**Polecenie do ćwiczenia:**
Przepisz bez żadnych zmian wszystkie wiersze poniższego zestawienia, ale nie umieszczaj w odpowiedzi obrazów.

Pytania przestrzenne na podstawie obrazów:
------------
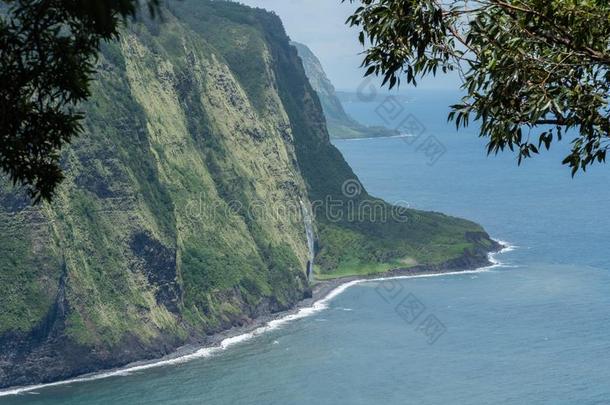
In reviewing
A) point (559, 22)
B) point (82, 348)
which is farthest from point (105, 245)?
point (559, 22)

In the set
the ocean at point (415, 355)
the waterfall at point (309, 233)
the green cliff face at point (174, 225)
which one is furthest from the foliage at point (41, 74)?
the waterfall at point (309, 233)

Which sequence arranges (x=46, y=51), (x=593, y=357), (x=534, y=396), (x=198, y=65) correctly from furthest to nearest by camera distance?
(x=198, y=65) < (x=593, y=357) < (x=534, y=396) < (x=46, y=51)

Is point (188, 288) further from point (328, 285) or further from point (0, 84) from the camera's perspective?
point (0, 84)

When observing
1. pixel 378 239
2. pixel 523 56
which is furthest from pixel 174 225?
pixel 523 56

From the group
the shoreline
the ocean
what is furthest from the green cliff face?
the ocean

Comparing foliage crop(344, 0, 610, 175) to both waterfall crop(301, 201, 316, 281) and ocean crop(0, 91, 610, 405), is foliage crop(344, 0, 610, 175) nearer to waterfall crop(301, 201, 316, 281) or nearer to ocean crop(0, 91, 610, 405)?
ocean crop(0, 91, 610, 405)

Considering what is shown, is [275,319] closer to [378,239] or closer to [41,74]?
[378,239]

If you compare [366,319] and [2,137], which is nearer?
[2,137]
------------
**Rozwiązanie zadania:**
In reviewing
A) point (559, 22)
B) point (82, 348)
which is farthest from point (105, 245)?
point (559, 22)

In the set
the ocean at point (415, 355)
the waterfall at point (309, 233)
the green cliff face at point (174, 225)
which one is furthest from the foliage at point (41, 74)?
the waterfall at point (309, 233)

Which sequence arranges (x=46, y=51), (x=593, y=357), (x=534, y=396), (x=198, y=65) correctly from furthest to nearest by camera distance?
(x=198, y=65) < (x=593, y=357) < (x=534, y=396) < (x=46, y=51)

Is point (188, 288) further from point (328, 285) or further from point (0, 84) from the camera's perspective?
point (0, 84)

When observing
1. pixel 378 239
2. pixel 523 56
which is furthest from pixel 174 225?
pixel 523 56

From the group
the shoreline
the ocean
what is furthest from the green cliff face?
the ocean

Comparing foliage crop(344, 0, 610, 175) to both waterfall crop(301, 201, 316, 281) and ocean crop(0, 91, 610, 405), is foliage crop(344, 0, 610, 175) nearer to waterfall crop(301, 201, 316, 281) or nearer to ocean crop(0, 91, 610, 405)?
ocean crop(0, 91, 610, 405)

Considering what is shown, is [275,319] closer to [378,239] or closer to [41,74]?
[378,239]

If you compare [366,319] and [2,137], which is nearer?
[2,137]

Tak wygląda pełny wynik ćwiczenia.